Does ICAMS concentrate exclusively on steel?
Hartmaier: Steel certainly plays an important role, but we also have projects that look at nickel-based superalloys. In my field, I also study thermal insulation layers and porous ceramics. Our institute is not entirely focused on steel. However, metals make up around 90 percent of our studies, and about 70 percent of those metals are steels. It is important to look a broad range of materials, otherwise it is easy to miss important scientific discoveries.
High-temperature alloys and ceramics are also of interest to Steel Europe...
Hartmaier: And hybrid materials! We are also starting to get involved in the areas of metal composites and polymers. These are extremely interesting classes of materials that will continue to become more important over the next ten years. We can’t afford to ignore them – either in research or as a company.
How many people work at ICAMS?
Hartmaier: We have around 80 scientists in all different fields – engineers, physicists, chemists, mathematicians. There is a lot of fluctuation, because many of our scientists are doctoral candidates working on developing and implementing new industrial methods.
Pretorius: Then there are our colleagues working for research partners and groups and our colleagues at the data center in Jülich who run the mainframe that make our complex calculations possible.
How do you keep everyone involved in the project up-to-date?
There are weekly meetings for each project and all of the employees get together for closed meetings three days a year. We also hold an annual Advanced Discussion in which we invite industrial partners and international guests to hold lectures and discuss current worldwide trends and findings with one another.
Partners such as Bosch, Bayer, and Salzgitter are normally our competitors, but here everyone works together. How does that work?
Pretorius: If companies want to get ahead when it comes to basic research, they have to work together. It is far too difficult to do it alone. Companies can achieve more when they cooperate – you can see that with the EU-sponsored projects.
Hartmaier: Cooperation has a long, honored tradition in academia. Here the mutual interest in a subject seems to be more important than the competitive thinking.
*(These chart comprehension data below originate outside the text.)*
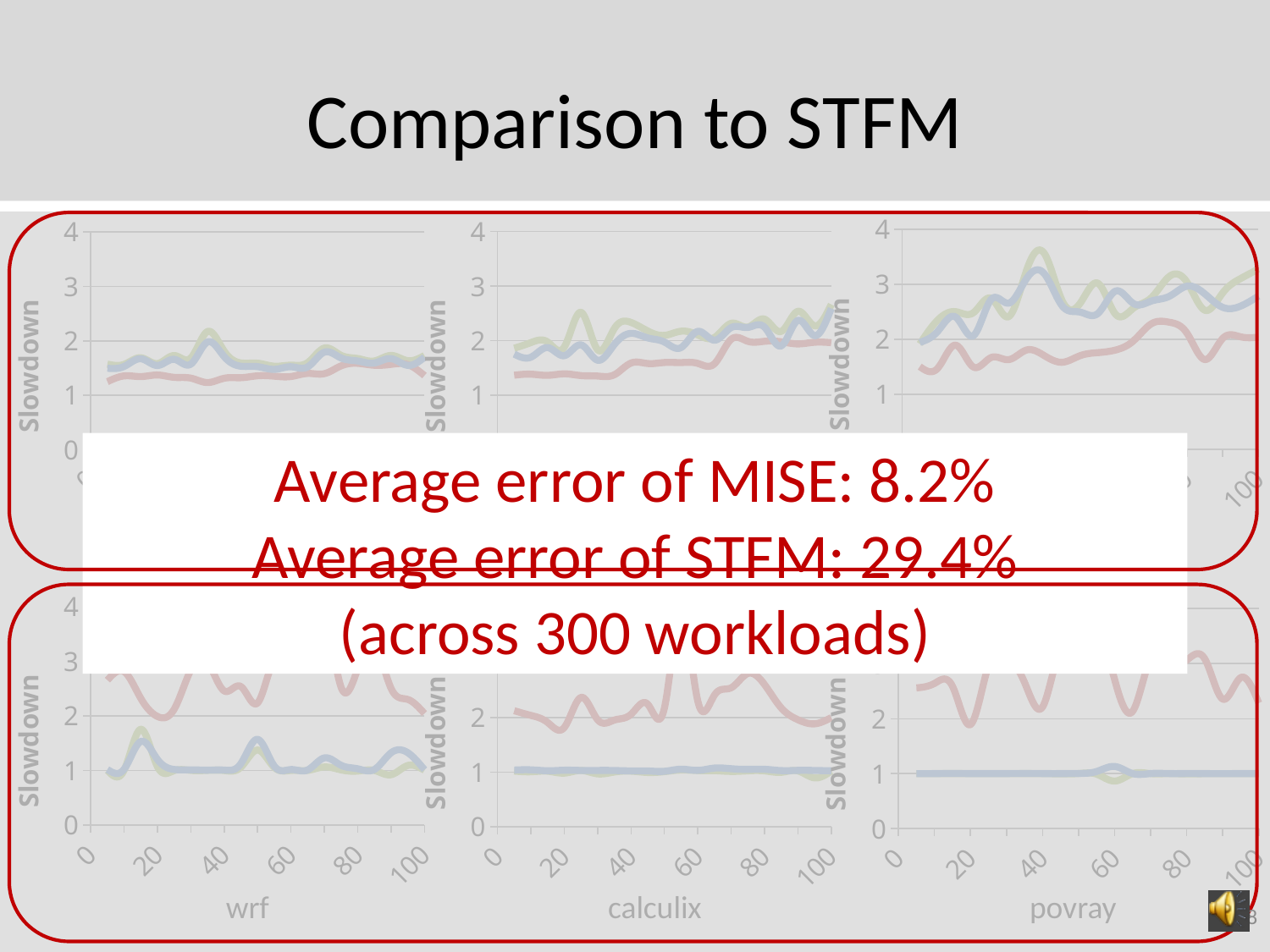
In the top-right chart, is the red line greater or less than 3? less In the bottom-right chart (povray), which line has the highest values, the red line or the blue line? Red line What is the y-axis label on the charts? Slowdown How many lines are plotted in the bottom-left chart (wrf)? 3 What kind of charts are shown on the slide? Line charts In the top-right chart, does the blue line generally rise or fall from left to right? Rise In the bottom-middle chart (calculix), is the blue line greater or less than 2? less What is the title of the slide? Comparison to STFM In the bottom-middle chart (calculix), is the red line greater or less than 1? greater How many charts are shown on the slide? 6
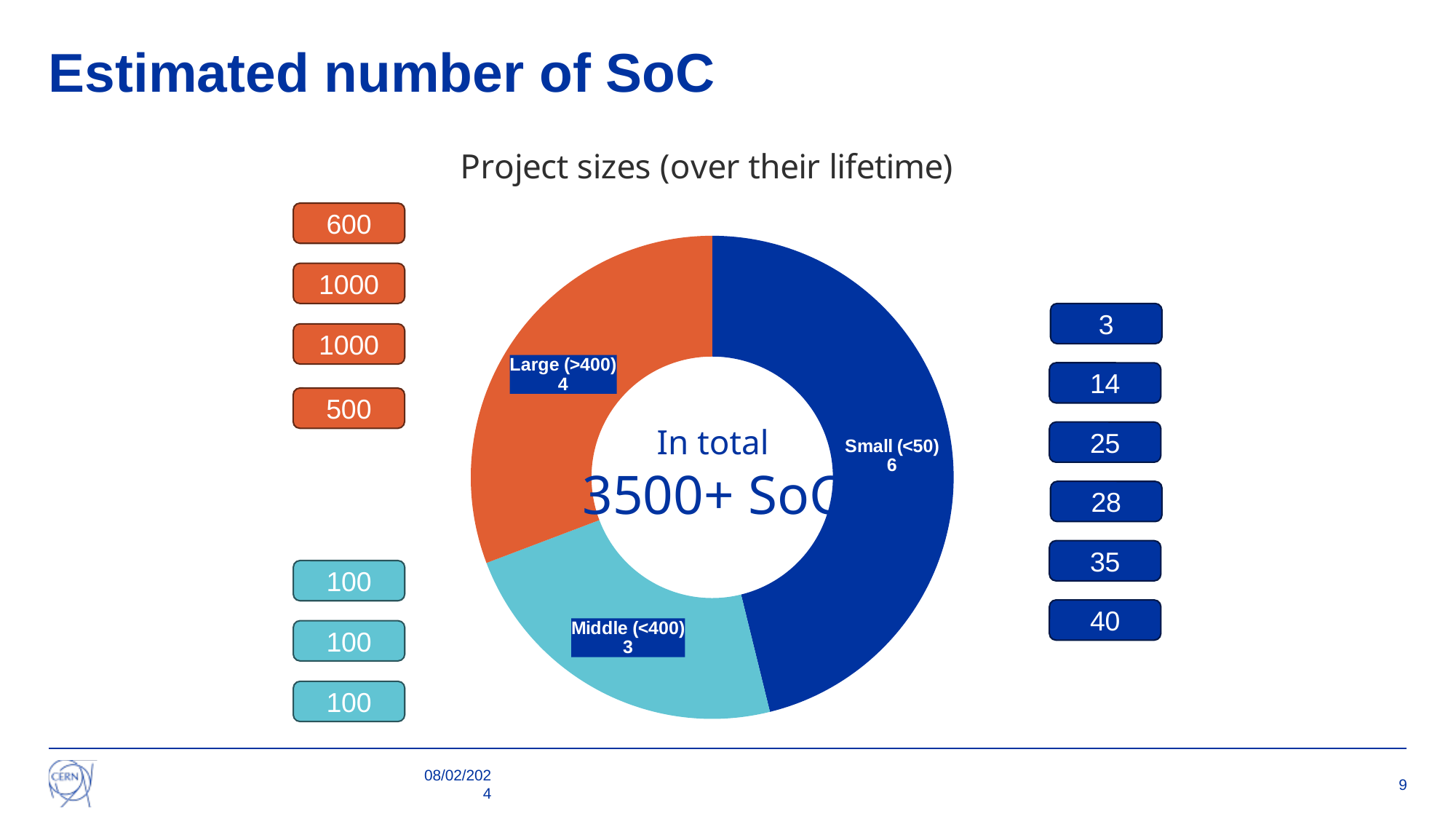
How many slices does the pie chart have? 3 What is the value shown for the Middle (<400) slice? 3 Which project size category has the smallest slice? Middle (<400) What is the title of the chart? Project sizes (over their lifetime) Which is larger, the value for Large (>400) or the value for Small (<50)? Small (<50) What total number of SoC is stated in the centre of the doughnut chart? 3500+ SoC What is the difference between the values for Small (<50) and Middle (<400)? 3 What is the difference between the values for Large (>400) and Middle (<400)? 1 What is the value shown for the Large (>400) slice? 4 What kind of chart is shown on the slide? Pie chart (doughnut) Which project size category has the largest slice? Small (<50) What is the value shown for the Small (<50) slice? 6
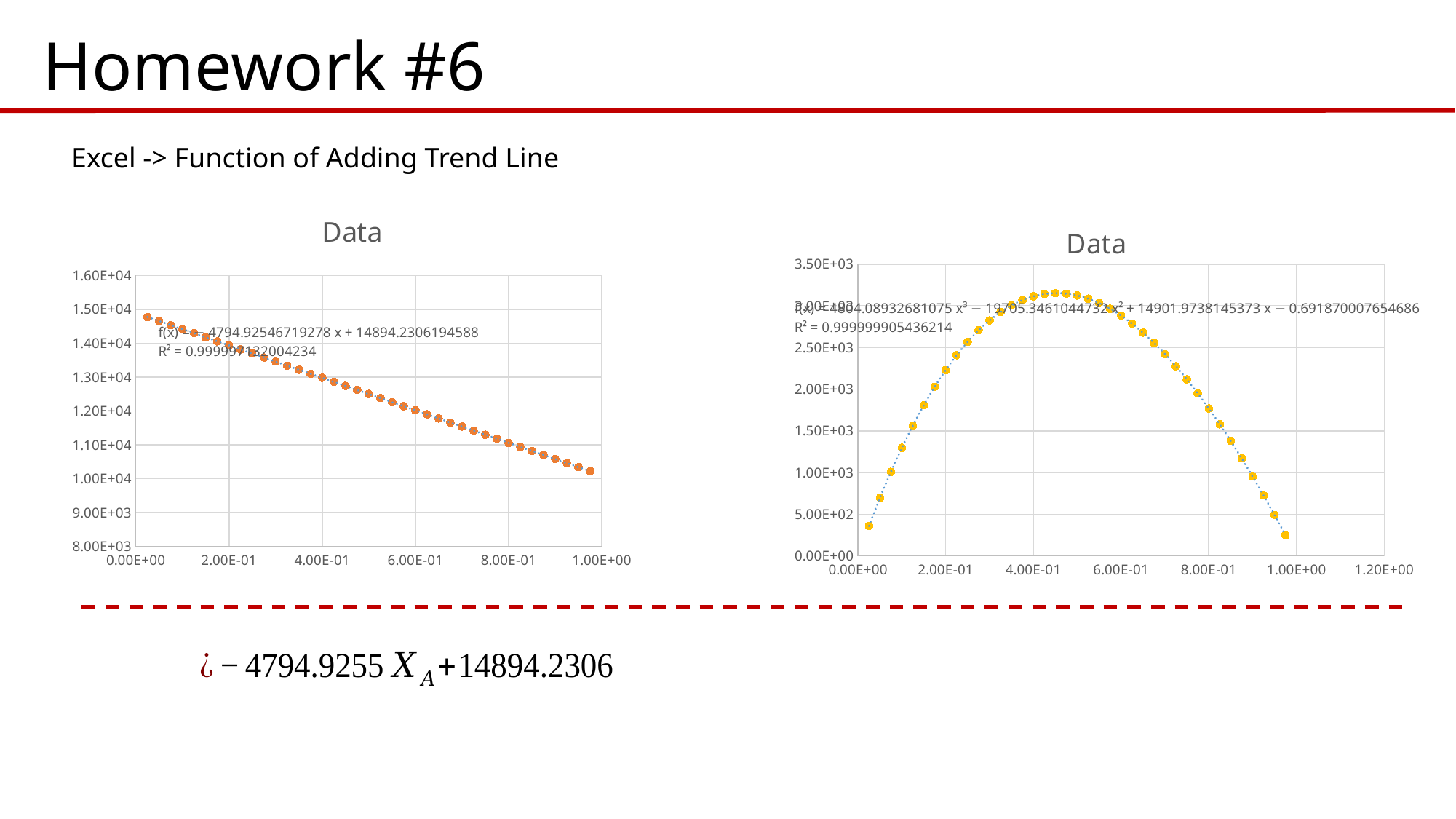
In the left chart, is the value of the last point (near x = 1.00E+00) greater or less than 1.10E+04? less In the right chart, which has the larger value: the point near x = 4.00E-01 or the point near x = 1.00E+00? the point near x = 4.00E-01 What is the highest tick label on the y axis of the right chart? 3.50E+03 In the left chart, is the value of the first point (near x = 0.00E+00) greater or less than 1.40E+04? greater In the left chart, do the plotted values rise or fall as x increases from 0.00E+00 to 1.00E+00? fall In the left chart, which has the larger value: the point near x = 2.00E-01 or the point near x = 8.00E-01? the point near x = 2.00E-01 What kind of chart is the left chart titled "Data"? scatter chart What kind of chart is the right chart titled "Data"? scatter chart What R² value is shown on the right chart? 0.999999905436214 In the right chart, is the highest plotted value greater or less than 3.00E+03? greater In the right chart, how do the plotted values change as x increases from 0.00E+00 to 1.00E+00? rise then fall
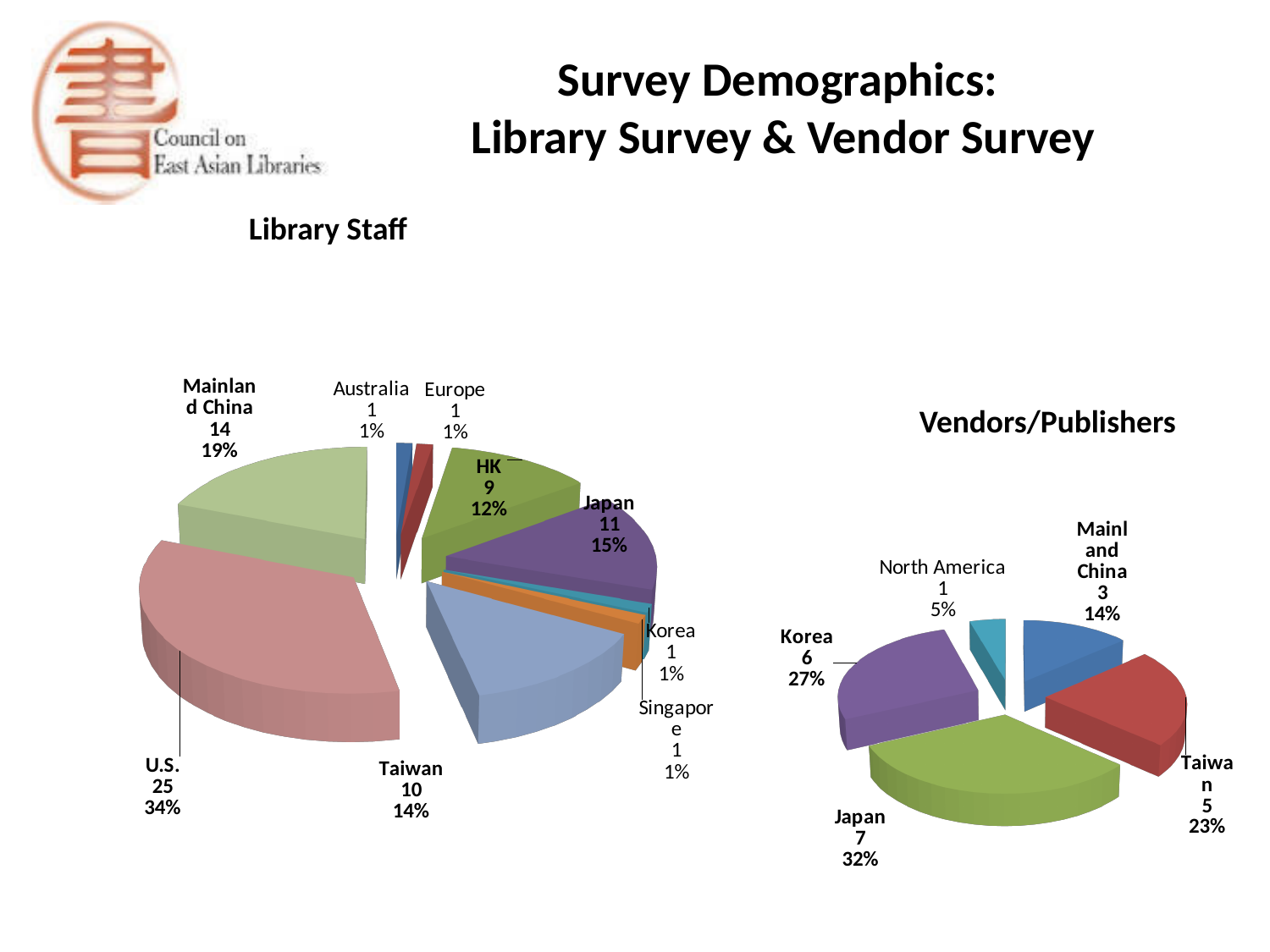
In the Vendors/Publishers chart, what is the difference between the Japan count and the Mainland China count? 4 In the Library Staff chart, which is larger, the HK slice or the Taiwan slice? Taiwan In the Vendors/Publishers chart, what percentage share does Taiwan have? 23% In the Library Staff chart, how many respondents are from the U.S.? 25 In the Library Staff chart, which region has the largest slice? U.S. In the Library Staff chart, what is the difference between the U.S. count and the Mainland China count? 11 What type of chart is the Vendors/Publishers chart? Pie chart How many categories are shown in the Vendors/Publishers chart? 5 In the Vendors/Publishers chart, how many respondents are from Korea? 6 In the Library Staff chart, what percentage share does Japan have? 15% How many categories are shown in the Library Staff chart? 9 In the Vendors/Publishers chart, which region has the smallest slice? North America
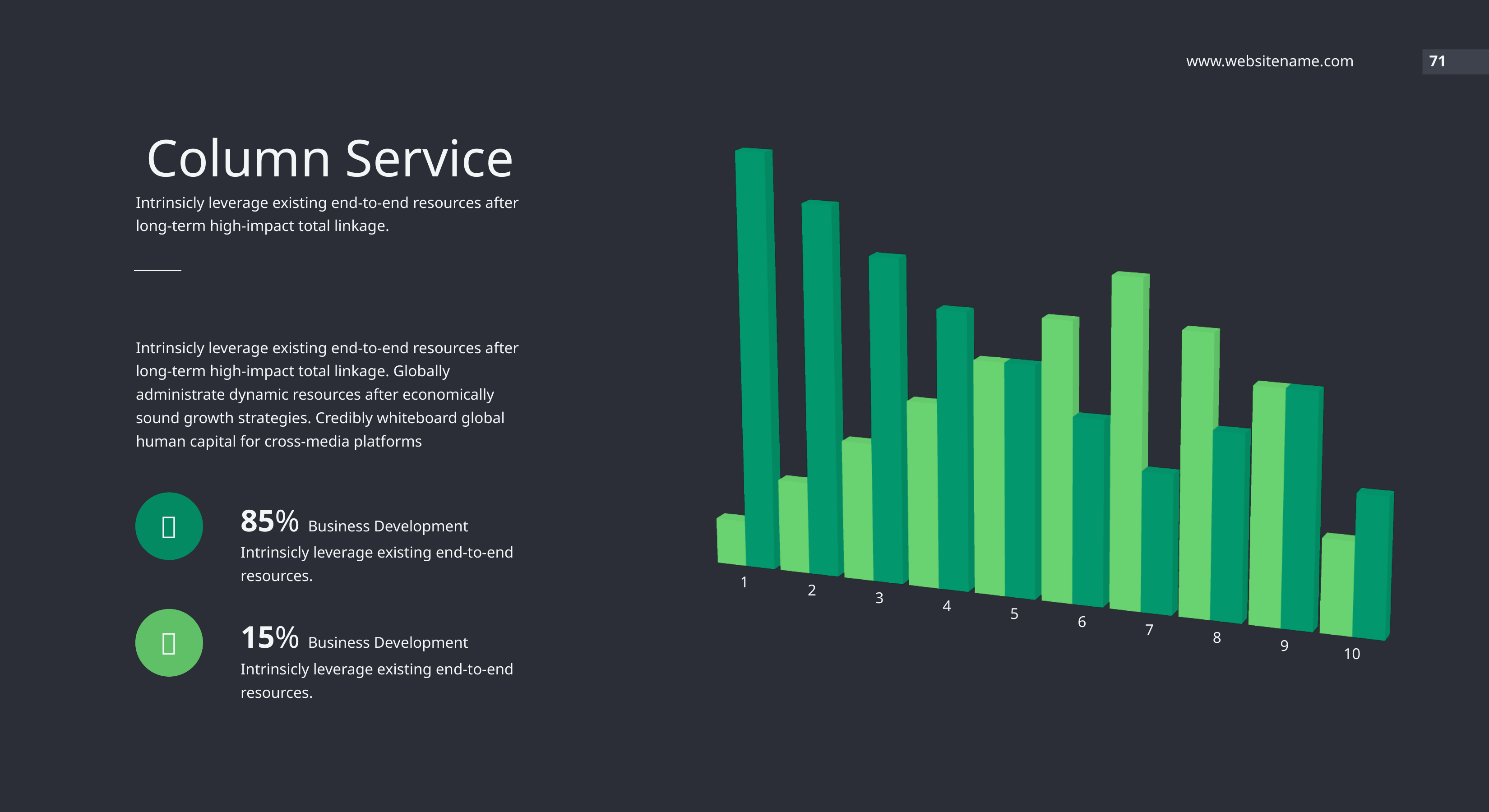
In category 1, which series has the taller bar, the dark green or the light green? dark green How many categories are shown along the x axis of the chart? 10 What kind of chart is shown on the slide? bar chart For the light green series, which category has the tallest bar? 7 What are the labels on the x axis of the chart? 1 to 10 For the dark green series, which category has the tallest bar? 1 In category 7, which series has the taller bar, the dark green or the light green? light green Do the dark green bars generally rise or fall from category 1 to category 7? fall How many data series are plotted in the chart? 2 For the dark green series, is the bar at category 1 taller or shorter than the bar at category 10? taller Do the light green bars rise or fall from category 1 to category 7? rise For the light green series, which category has the shortest bar? 1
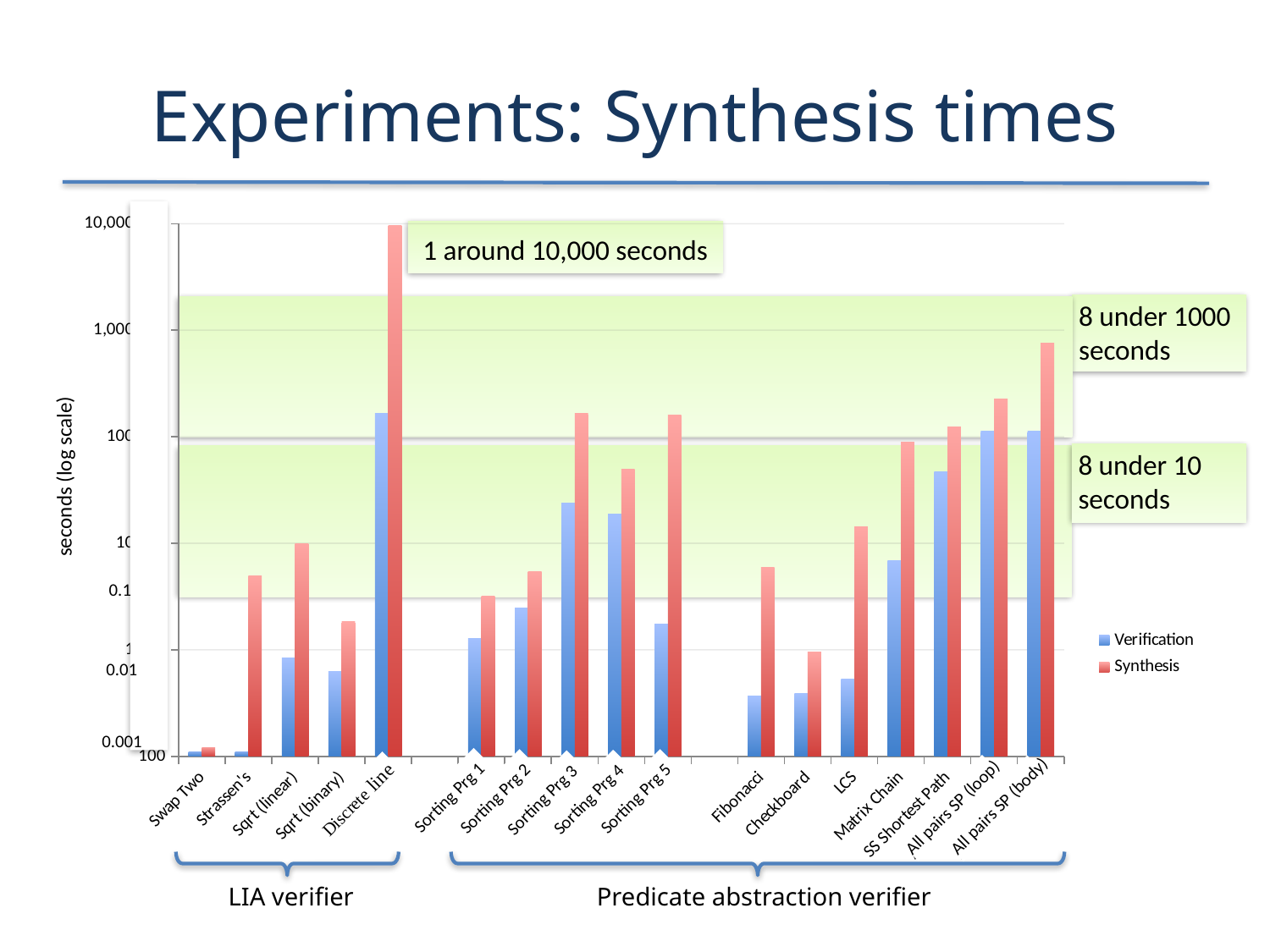
Which series is shown in red in the legend? Synthesis Which category has the highest Verification time? Discrete line Which has the larger Synthesis time: Fibonacci or LCS? LCS Which category has the highest Synthesis time? Discrete line For Sorting Prg 3, which is larger: the Verification time or the Synthesis time? Synthesis How many series does the legend list? 2 Which category has the lowest Synthesis time? Swap Two What is the title of the slide? Experiments: Synthesis times What kind of chart is shown on the slide? bar chart Which has the larger Synthesis time: All pairs SP (body) or Matrix Chain? All pairs SP (body) How many program categories are shown along the x axis? 17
You are probably required to show that the money is being spent in the right ways. Is that correct?
Hartmaier: On a political level, industrial and scientific partners are all in the same boat. We know that innovation in Germany is strongly connected with materials technology and materials sciences, but this rarely results in the kind of sponsorship that pays for those innovations.
Pretorius: It’s rare that an entirely new material gets discovered. More often than not the focus lies on optimizing existing materials rather than developing new ones. However, all of these small changes have an enormous effect overall.
Hartmaier: Take the touchscreen for example. Optimizing the material glass was what made it possible to unlock what would end up being revolutionary innovations in smartphone and tablet technology.
What kind of benefits do your findings have for society as a whole?
Pretorius: Improving materials helps to improve the properties of components. This can lead to lighter-weight vehicles and reduce CO2 emissions. At the same time, we can have a positive effect on the environmental properties of future materials and optimizing production processes normally helps to reduce costs.
Hartmaier: And naturally the education at the university itself. When we put qualified people on the market who can understand and use cutting-edge computer simulations, that is good for society.
Will all materials be developed on computers in the future?
Hartmaier: I think that is and will remain science fiction. We need both labor and modeling to get the job done. The combination allows us to reach a new level and means that we can understand both the materials and their processes better. We are simply moving away from research based on experience and moving toward research based on knowledge.